The plugin uses TAGS_ReadEx
function to read tags:
const char* WINAPI TAGS_ReadEx( DWORD dwHandle, const char* fmt, DWORD tagtype, int codepage );
The tags library correctly reads ID3v2 tag first, but then squashes it into the system ANSI codepage, which is not necessarily compatible with the text, sometimes resulting in something like "???????? - ????????".
Luckily, there is a loophole: the library also provides TAGS_SetUTF8
function:
BOOL TAGS_SetUTF8(
BOOL enable // enable UTF-8?
);
Purpose:
Determines whether the TAGS_Read/Ex function returns a UTF-8 string
(true) or an ANSI string (false). The default is ANSI (false) on Windows
and UTF-8 (true) on other platforms.
Luckily, the client code already supports and autodetects UTF-8 tags, so it is enough to call TAGS_SetUTF8(TRUE)
, no further changes required.
A possible implementation:
--- "a/AudioPlayer\\audio_system.cpp"
+++ "b/AudioPlayer\\audio_system.cpp"
@@ -52,6 +52,13 @@ static const char* WINAPI dummy_tags(DWORD, const char *, DWORD, int)
return nullptr;
}
+typedef BOOL(WINAPI* TAGS_SETUTF8)(BOOL enable);
+
+static BOOL WINAPI dummy_setutf8(BOOL)
+{
+ return FALSE;
+}
+
const char *audio_system::get_tags(DWORD stream, const char *fmt)
{
const auto tags_func = []() {
@@ -61,6 +68,17 @@ const char *audio_system::get_tags(DWORD stream, const char *fmt)
return pf ? reinterpret_cast<TAGS_READEX>(pf) : &dummy_tags;
};
static const auto tags_func_ptr = tags_func();
+
+ const auto setutf8_func = []() {
+ if (instance()->_bass_tags_lib == nullptr)
+ return &dummy_setutf8;
+ const auto pf = GetProcAddress(instance()->_bass_tags_lib, "TAGS_SetUTF8");
+ return pf ? reinterpret_cast<TAGS_SETUTF8>(pf) : &dummy_setutf8;
+ };
+ static const auto setutf8_func_ptr = setutf8_func();
+
+ (*setutf8_func_ptr)(TRUE);
+
return (*tags_func_ptr)(stream, fmt, (DWORD)-1, (int)ap_settings.default_cp);
}
Anonymous
3.48.14
Thanks
Really i am not sure if this change is always good idea.

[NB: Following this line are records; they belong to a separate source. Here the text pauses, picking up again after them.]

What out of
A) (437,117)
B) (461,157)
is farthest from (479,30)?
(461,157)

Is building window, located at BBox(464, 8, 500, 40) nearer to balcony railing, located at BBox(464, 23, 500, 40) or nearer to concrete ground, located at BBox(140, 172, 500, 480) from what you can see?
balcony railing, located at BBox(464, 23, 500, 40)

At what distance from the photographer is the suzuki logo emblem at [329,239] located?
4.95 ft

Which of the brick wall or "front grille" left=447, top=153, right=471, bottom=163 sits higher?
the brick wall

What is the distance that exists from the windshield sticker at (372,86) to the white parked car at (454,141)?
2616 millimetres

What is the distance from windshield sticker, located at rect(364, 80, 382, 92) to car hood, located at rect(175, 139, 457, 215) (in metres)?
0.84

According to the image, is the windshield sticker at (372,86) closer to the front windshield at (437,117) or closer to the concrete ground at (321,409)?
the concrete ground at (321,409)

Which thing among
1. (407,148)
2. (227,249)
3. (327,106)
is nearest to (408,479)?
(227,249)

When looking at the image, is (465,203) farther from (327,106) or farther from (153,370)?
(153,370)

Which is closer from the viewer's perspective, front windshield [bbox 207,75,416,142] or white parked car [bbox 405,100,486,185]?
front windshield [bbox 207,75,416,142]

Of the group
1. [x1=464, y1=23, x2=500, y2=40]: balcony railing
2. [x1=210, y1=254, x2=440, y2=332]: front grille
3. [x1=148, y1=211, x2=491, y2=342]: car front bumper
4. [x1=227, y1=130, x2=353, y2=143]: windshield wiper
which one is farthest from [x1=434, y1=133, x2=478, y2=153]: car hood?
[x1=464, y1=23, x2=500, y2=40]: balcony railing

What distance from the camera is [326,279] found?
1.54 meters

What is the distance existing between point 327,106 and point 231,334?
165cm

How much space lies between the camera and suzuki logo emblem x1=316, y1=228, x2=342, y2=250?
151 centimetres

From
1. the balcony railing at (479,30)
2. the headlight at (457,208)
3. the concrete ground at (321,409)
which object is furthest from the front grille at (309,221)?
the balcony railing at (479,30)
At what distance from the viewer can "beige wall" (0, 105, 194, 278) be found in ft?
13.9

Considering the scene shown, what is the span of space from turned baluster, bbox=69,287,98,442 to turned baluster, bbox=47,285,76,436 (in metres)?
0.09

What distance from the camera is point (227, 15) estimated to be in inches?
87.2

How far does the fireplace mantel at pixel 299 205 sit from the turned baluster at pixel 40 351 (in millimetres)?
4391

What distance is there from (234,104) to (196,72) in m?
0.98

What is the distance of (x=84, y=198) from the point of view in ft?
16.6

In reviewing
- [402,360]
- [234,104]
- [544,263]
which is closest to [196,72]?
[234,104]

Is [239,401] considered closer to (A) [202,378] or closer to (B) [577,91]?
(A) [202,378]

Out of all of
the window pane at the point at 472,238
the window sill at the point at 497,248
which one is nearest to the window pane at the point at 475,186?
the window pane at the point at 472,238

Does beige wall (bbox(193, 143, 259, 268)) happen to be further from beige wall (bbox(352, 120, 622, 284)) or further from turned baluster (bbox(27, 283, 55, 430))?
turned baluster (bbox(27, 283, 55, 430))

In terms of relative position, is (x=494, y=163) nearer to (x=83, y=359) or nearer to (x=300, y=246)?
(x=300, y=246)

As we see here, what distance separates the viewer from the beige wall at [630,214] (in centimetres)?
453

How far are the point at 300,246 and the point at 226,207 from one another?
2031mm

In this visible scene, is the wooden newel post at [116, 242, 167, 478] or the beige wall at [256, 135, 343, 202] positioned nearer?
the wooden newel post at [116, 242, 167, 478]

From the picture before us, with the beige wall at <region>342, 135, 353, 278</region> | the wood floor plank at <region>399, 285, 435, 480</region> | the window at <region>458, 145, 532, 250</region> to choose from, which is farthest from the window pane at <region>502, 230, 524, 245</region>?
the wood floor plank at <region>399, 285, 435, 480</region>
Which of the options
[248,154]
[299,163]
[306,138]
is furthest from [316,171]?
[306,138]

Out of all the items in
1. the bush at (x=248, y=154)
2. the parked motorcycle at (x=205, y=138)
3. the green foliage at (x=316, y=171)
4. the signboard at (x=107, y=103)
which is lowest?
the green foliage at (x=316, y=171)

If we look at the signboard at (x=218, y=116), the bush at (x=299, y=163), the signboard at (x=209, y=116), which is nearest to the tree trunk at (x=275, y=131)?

Maybe need config or some kind of heuristic to evaluate tags with utf8(true/false).
Why?
I didn't check.
But as I can remember text tags in IDv2 is not always unicode .
What if 'squashes it into the system ANSI codepage' is required sometimes?
I.e. ID3v2 is always either some Unicode form or pure ASCII.
Without the change the library converts the strings to the system code page.
For ASCII this is basically a no-op, for all Unicode forms it's a potentially lossy conversion.
With the change the library converts the strings to UTF-8.
For ASCII this is still a no-op, for a UTF-8 tag it is a also a no-op, for other forms of Unicode this is a lossless conversion.
I'd say overall it's an improvement.
The only case where the change would cause an extra conversion is when you have, say, an mp3 with only id3v1 in your system codepage and no id3v2 at all. However, such files are likely rare these days and the price of such a conversion is negligible, comparing to the stuff that happens right after reading the tags, i.e. codepage detection and conversion to wstring in normalize_title.